Um den US-Bemühungen für eine Beruhigung der Lage in Nahost Nachdruck zu verleihen, wird der zuständige stellvertretende Außenminister William Burns am Wochenende erstmals seit August Israel und die palästinensischen Autonomiegebiete besuchen. Auch US-Präsident George W. Bush hatte bei seinem Besuch in London vergangene Woche ungewöhnlich scharfe Kritik an Tel Aviv geübt. Israel müsse "den Siedlungsbau einstellen, illegale Außenposten auflösen und die tägliche Demütigung der palästinensischen Bevölkerung beenden", sagte Bush.
Grob gesagt wollen die USA ihre Kreditgarantien etwa um jenen Betrag reduzieren, den Israel für die Besiedelung der besetzten palästinensischen Gebiete ausgibt. Laut einer Erhebung der israelischen Tageszeitung "Haaretz" werden dafür, ohne den Kosten für den militärischen Schutz, rund 500 Mill. Dollar ausgegeben.
Auswirkungen fraglich
Israels Regierung spielte die US-Maßnahme herunter. "Fakt ist, dass die USA keinerlei politischen Druck auf uns ausüben", sagte Vizepremier Ehud Olmert. Die Entscheidung sei in gegenseitigem Einverständnis getroffen worden.

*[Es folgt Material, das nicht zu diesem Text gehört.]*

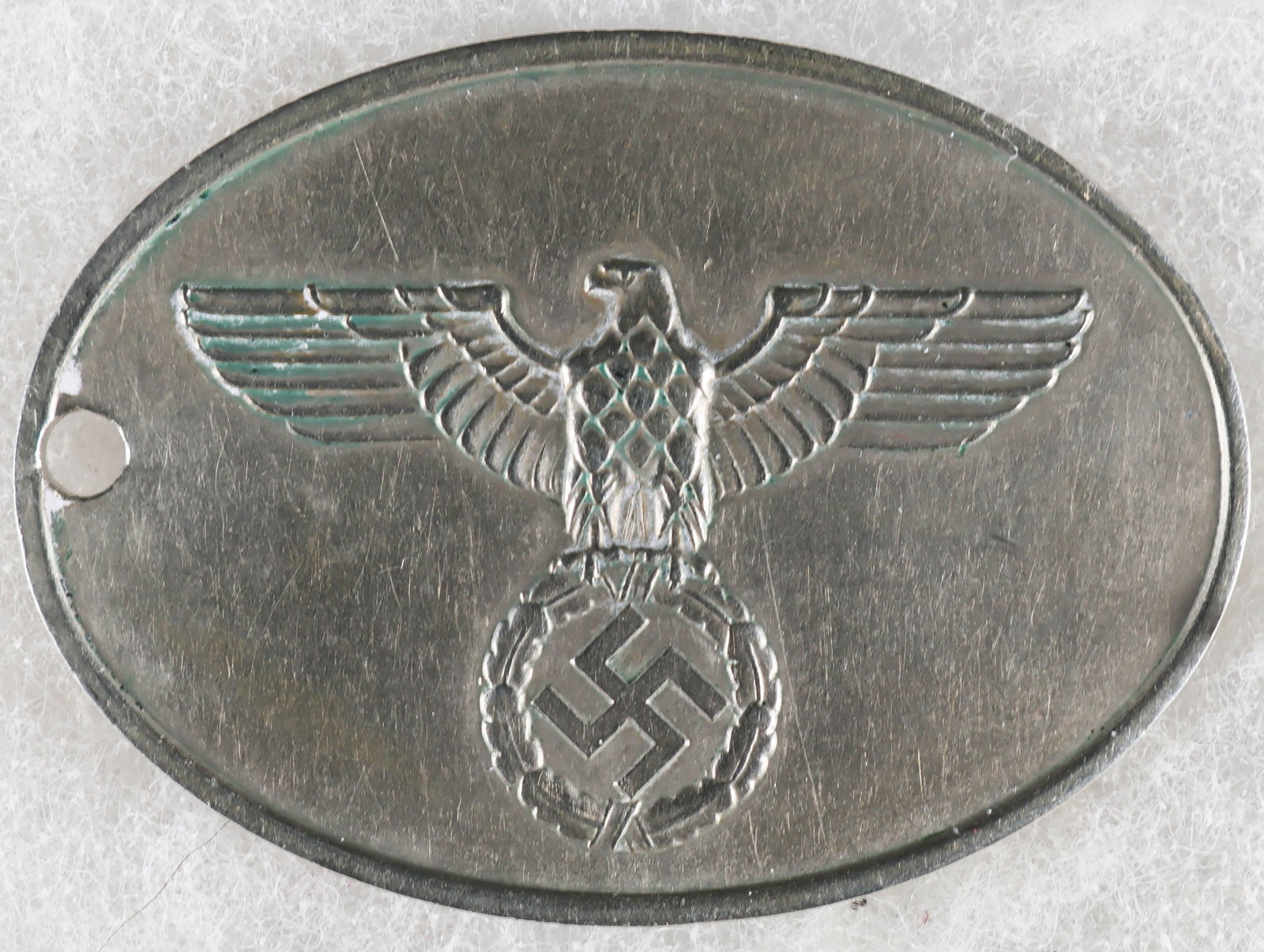 ORIGINAL GESTAPO WARRANT DISC: Very rare and highly desirable warrant disc (Dienstmarken) of the Secret State Police (Geheime Staatspolizei) also known in short as the 'GESTAPO'. This badge, 51 mm. x 39 mm. and weighing 25.31 grams
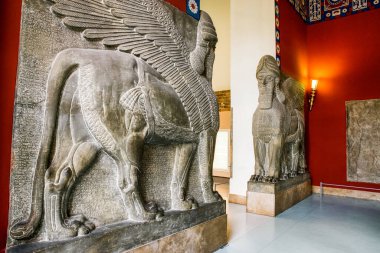 Berlin, Germany - April 7, 2017: Assyrian Lamassu or winged bull in Pergamon museum in city Berlin at Germany clipart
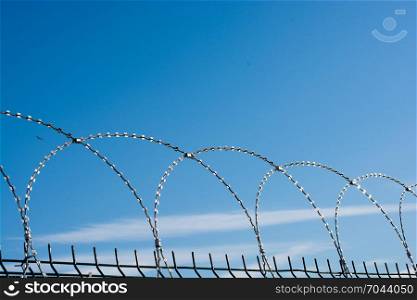barbed wire fence used for protection purposes of a pproperty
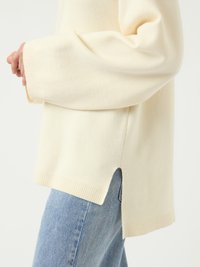 Pull en tricot couleur crème avec des manches larges, des poignets côtelés et des fentes sur les côtés à l'ourlet. Associé à un jean en denim bleu clair.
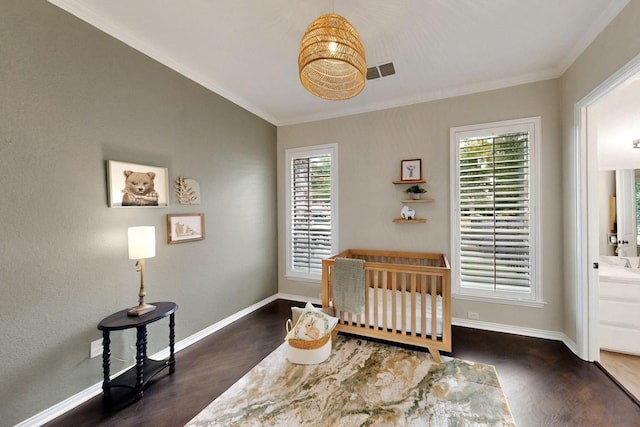 3001 Pecan Grove Ln, Celina, TX 75078 - bedroom with dark wood-style floors, crown molding, baseboards, and connected bathroom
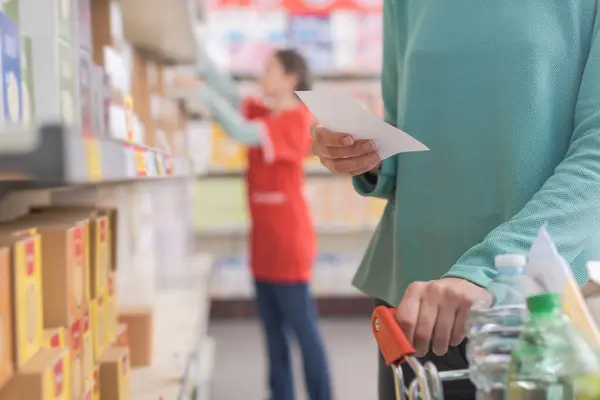 stock image Customer buying groceries at the supermarket, she is holding a grocery list and pushing a full shopping cart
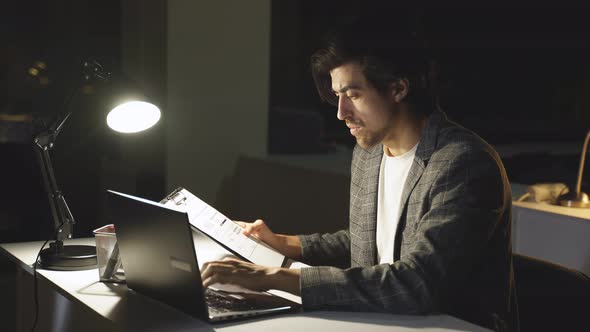 A Focused Office Worker Checks a Business Report a Man Did Not Have Time to Finish Work on Time and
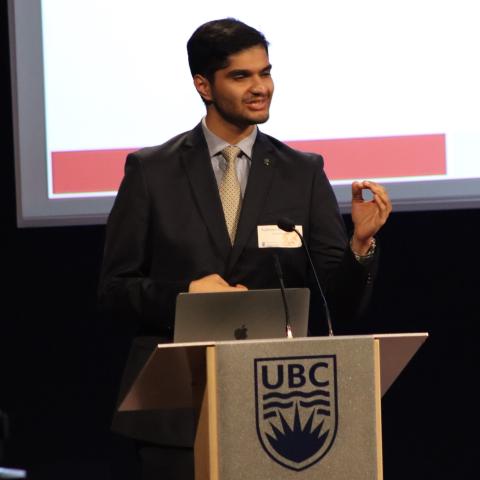 Man at UBC lectern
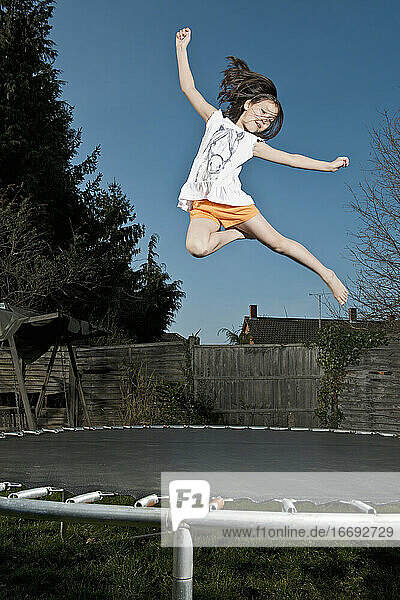 junges Mädchen springt auf einem Trampolin in Woking - England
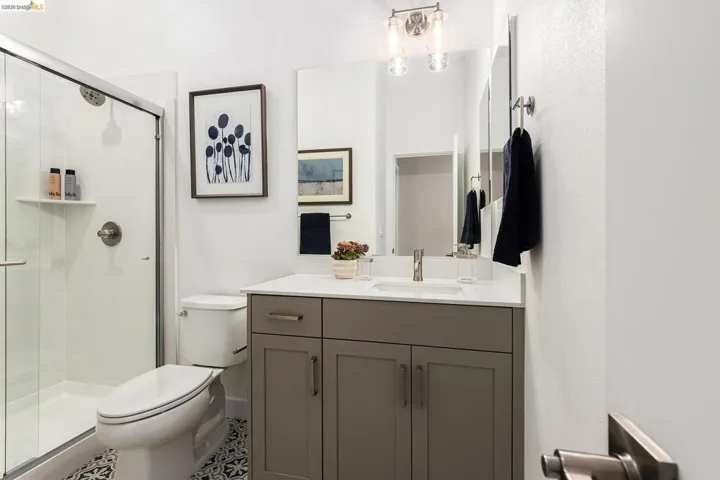Bathroom featuring a stall shower and vanity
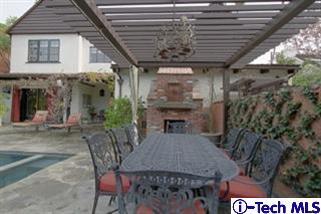 1895 Virginia Road San Marino, CA 91108 - Photo 39 of 45 a view of a patio with table and chairs with wooden floor and fence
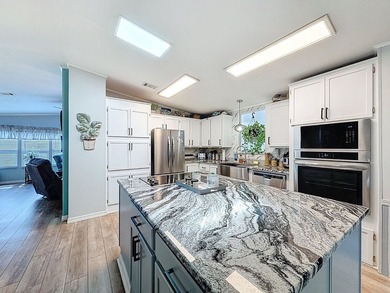 OWN YOUR OWN LAND IN THIS SOUGHT-AFTER RESORT-STYLE 55+ GATED - photo 12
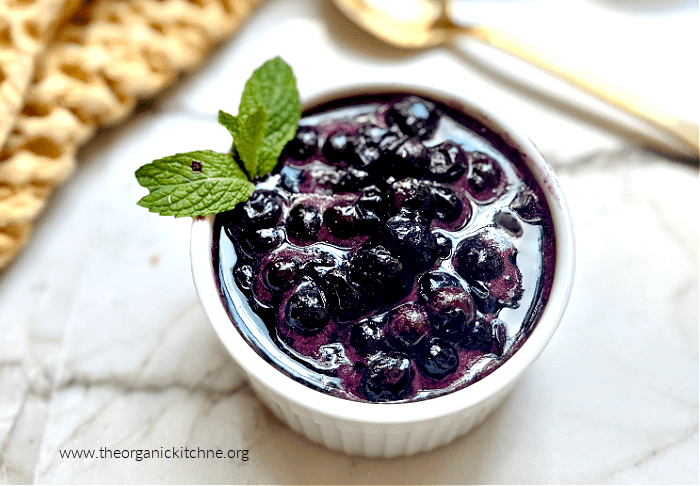 Easy Blueberry Compote Easy Blueberry Compote garnished with mint in a small white bowl set on a white counter with gold spoon in background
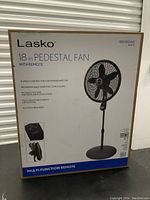 Photo of Lasko 18 inch pedestal fan in box showing product details and features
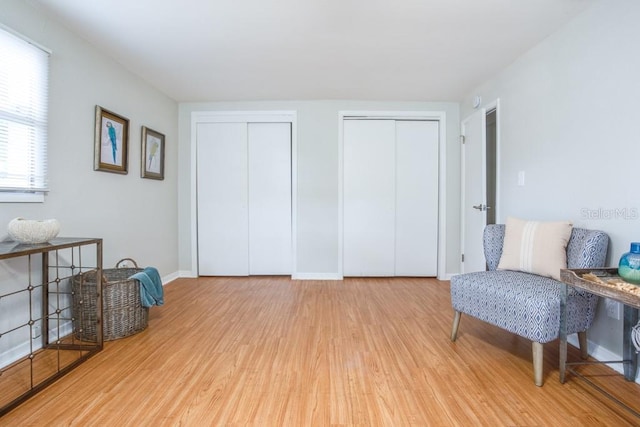 living area featuring light hardwood / wood-style floors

Auch der palästinensische Chef-Verhandler Saeb Erekat hegte Zweifel, dass die Israelis ihr Verhalten in den besetzten Gebieten ändern werden.
Einlenken gegenüber EU?
Olmert, der auch Israels Handelsminister ist, kündigte indes ein Einlenken im Herkunftsbezeichnungs-Streit mit der EU an. Israel hat bisher Produkte aus Siedlungen in den besetzten Gebieten widerrechtlich als "Made in Israel" bezeichnet, und damit massiv gegen das Freihandelsabkommen mit der EU verstoßen. Demnach genießen israelische Exporte in EU-Ländern hohe Zollvergünstigungen, die nach dem Völkerrecht aber nicht für Waren aus besetzten Gebieten gelten.